Dr Allan Greenaway said he had been Mrs Lomax’s physician since her arrival in Hampshire. Considering her diabetes she was a woman in reasonably good health, although she had consulted him about stomach pains. He had prescribed mebeverine hydrochloride, for irritable bowel syndrome, but had feared she might be developing stomach ulcers, not uncommon in her condition. For that he issued repeat prescriptions for the insulin he identified from the pack shown to him. Because of her long history of diabetes he had never thought it necessary to warn her against heavy indulgence in alcohol. It was a precaution of which she would have been permanently aware.

Pathologist Michael Bailey described Jane Lomax as a woman in general good health, apart from some pancreatic atrophy consistent with the history from childhood of her diabetes. His autopsy had also disclosed the evidence of impending ulceration suspected by Dr Green-away, which again resulted from her condition. Her blood sugar level was radically out of balance which would have inevitably caused shock, not just to the virtually inoperative pancreas but to the liver and heart. Forensically that imbalance was caused by an excess of insulin, compounded by alcohol and the lactose and sucrose ingredients of the specific meberevine hydrochloride tablets that had been prescribed. It had been impossible for him to calculate with any accuracy the excess of insulin that had proved fatal. He understood her daily dosage to be twenty units, twice a day. The discarded ampoules represented twice that amount and should not, additionally, have been present during what had evidently been a night-time period. He had found substantial traces of temazepam in Mrs Lomax’s body and agreed with the coroner that a dangerous but common side effect of sleeping pills was for someone to awaken, forget they had already taken some and ingest more.

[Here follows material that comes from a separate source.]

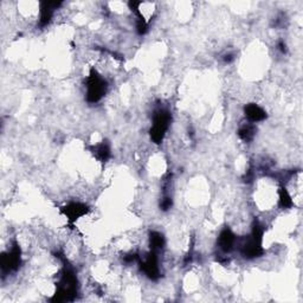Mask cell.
<instances>
[{"label": "cell", "instance_id": "1", "mask_svg": "<svg viewBox=\"0 0 303 303\" xmlns=\"http://www.w3.org/2000/svg\"><path fill=\"white\" fill-rule=\"evenodd\" d=\"M107 92V82L95 69L90 70L86 78V101L89 103H96L104 96Z\"/></svg>", "mask_w": 303, "mask_h": 303}, {"label": "cell", "instance_id": "2", "mask_svg": "<svg viewBox=\"0 0 303 303\" xmlns=\"http://www.w3.org/2000/svg\"><path fill=\"white\" fill-rule=\"evenodd\" d=\"M262 237H263V228L260 223H254L252 228V234L248 238L246 243L242 246V254L246 258H256L263 254L262 248Z\"/></svg>", "mask_w": 303, "mask_h": 303}, {"label": "cell", "instance_id": "3", "mask_svg": "<svg viewBox=\"0 0 303 303\" xmlns=\"http://www.w3.org/2000/svg\"><path fill=\"white\" fill-rule=\"evenodd\" d=\"M170 112L161 109V110L156 112L153 118V127H152L150 130V138L154 144H161V141L164 140V136H165L166 132L170 127Z\"/></svg>", "mask_w": 303, "mask_h": 303}, {"label": "cell", "instance_id": "4", "mask_svg": "<svg viewBox=\"0 0 303 303\" xmlns=\"http://www.w3.org/2000/svg\"><path fill=\"white\" fill-rule=\"evenodd\" d=\"M22 251L20 248L17 243L14 244L11 250L8 252L2 254V260H0V266H2V272H16L19 266H20L22 262Z\"/></svg>", "mask_w": 303, "mask_h": 303}, {"label": "cell", "instance_id": "5", "mask_svg": "<svg viewBox=\"0 0 303 303\" xmlns=\"http://www.w3.org/2000/svg\"><path fill=\"white\" fill-rule=\"evenodd\" d=\"M141 270L150 277V280H158L160 277L159 262H158V256L156 251L152 250L150 254L146 257V260L140 262Z\"/></svg>", "mask_w": 303, "mask_h": 303}, {"label": "cell", "instance_id": "6", "mask_svg": "<svg viewBox=\"0 0 303 303\" xmlns=\"http://www.w3.org/2000/svg\"><path fill=\"white\" fill-rule=\"evenodd\" d=\"M88 211V206L82 204V202H72V204L64 206L62 208V212L66 216V218L72 223L76 222L78 218L83 217V216H86Z\"/></svg>", "mask_w": 303, "mask_h": 303}, {"label": "cell", "instance_id": "7", "mask_svg": "<svg viewBox=\"0 0 303 303\" xmlns=\"http://www.w3.org/2000/svg\"><path fill=\"white\" fill-rule=\"evenodd\" d=\"M218 243L222 251H224V252H230V251L234 250V246H236V236H234V232H232L230 228H226L220 232Z\"/></svg>", "mask_w": 303, "mask_h": 303}, {"label": "cell", "instance_id": "8", "mask_svg": "<svg viewBox=\"0 0 303 303\" xmlns=\"http://www.w3.org/2000/svg\"><path fill=\"white\" fill-rule=\"evenodd\" d=\"M244 112L246 116L251 122H260L266 118V112L263 110L260 106L254 104V103H249L244 108Z\"/></svg>", "mask_w": 303, "mask_h": 303}, {"label": "cell", "instance_id": "9", "mask_svg": "<svg viewBox=\"0 0 303 303\" xmlns=\"http://www.w3.org/2000/svg\"><path fill=\"white\" fill-rule=\"evenodd\" d=\"M62 2H42L40 4V26H45L48 25L52 18L54 10L60 6Z\"/></svg>", "mask_w": 303, "mask_h": 303}, {"label": "cell", "instance_id": "10", "mask_svg": "<svg viewBox=\"0 0 303 303\" xmlns=\"http://www.w3.org/2000/svg\"><path fill=\"white\" fill-rule=\"evenodd\" d=\"M150 249L153 251H156L159 249H162L165 246V238L161 234L156 231L150 232Z\"/></svg>", "mask_w": 303, "mask_h": 303}, {"label": "cell", "instance_id": "11", "mask_svg": "<svg viewBox=\"0 0 303 303\" xmlns=\"http://www.w3.org/2000/svg\"><path fill=\"white\" fill-rule=\"evenodd\" d=\"M94 154L98 159L103 161V162H106V161L109 159V156H110V148H109L108 144L102 142L94 147Z\"/></svg>", "mask_w": 303, "mask_h": 303}, {"label": "cell", "instance_id": "12", "mask_svg": "<svg viewBox=\"0 0 303 303\" xmlns=\"http://www.w3.org/2000/svg\"><path fill=\"white\" fill-rule=\"evenodd\" d=\"M238 135H240V138H242V140L249 142V141L252 140L254 136V127L252 124L243 126V127L238 130Z\"/></svg>", "mask_w": 303, "mask_h": 303}, {"label": "cell", "instance_id": "13", "mask_svg": "<svg viewBox=\"0 0 303 303\" xmlns=\"http://www.w3.org/2000/svg\"><path fill=\"white\" fill-rule=\"evenodd\" d=\"M280 205L283 208H289L294 205L292 196H290L286 188H281V190H280Z\"/></svg>", "mask_w": 303, "mask_h": 303}, {"label": "cell", "instance_id": "14", "mask_svg": "<svg viewBox=\"0 0 303 303\" xmlns=\"http://www.w3.org/2000/svg\"><path fill=\"white\" fill-rule=\"evenodd\" d=\"M160 208L162 211H167V210H170L172 208V199L170 198V196H166V198L162 199V202H161Z\"/></svg>", "mask_w": 303, "mask_h": 303}, {"label": "cell", "instance_id": "15", "mask_svg": "<svg viewBox=\"0 0 303 303\" xmlns=\"http://www.w3.org/2000/svg\"><path fill=\"white\" fill-rule=\"evenodd\" d=\"M277 46H278V49H280V51H281L282 54H286V43L283 40L278 42V45H277Z\"/></svg>", "mask_w": 303, "mask_h": 303}, {"label": "cell", "instance_id": "16", "mask_svg": "<svg viewBox=\"0 0 303 303\" xmlns=\"http://www.w3.org/2000/svg\"><path fill=\"white\" fill-rule=\"evenodd\" d=\"M234 60V56L232 54H225V56H224V60L226 63H231Z\"/></svg>", "mask_w": 303, "mask_h": 303}]
</instances>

‘In your opinion, could this have happened in this case and further disorientated Mrs Lomax so that she self-administered a totally unnecessary and lethal injection of insulin?’ the coroner had asked.

‘I consider that the most likely explanation for what happened,’ replied the pathologist. His phrase – a fatal cocktail – had provided the headline in two separate newspapers.

It had also been used – and justified the headline – by James Davies in his summing up, although not part of the quote that appeared. There are many facets of this tragedy for which I cannot find a satisfactory explanation – because of which I feel I am prevented from anything other than an open verdict – but all the evidence before me indicates an unfortunately afflicted woman neglecting, through familiarity, the medical condition with which she had been born. Mr Lomax is a new but already respected member of the local community and to him I express my sympathy in his sad loss.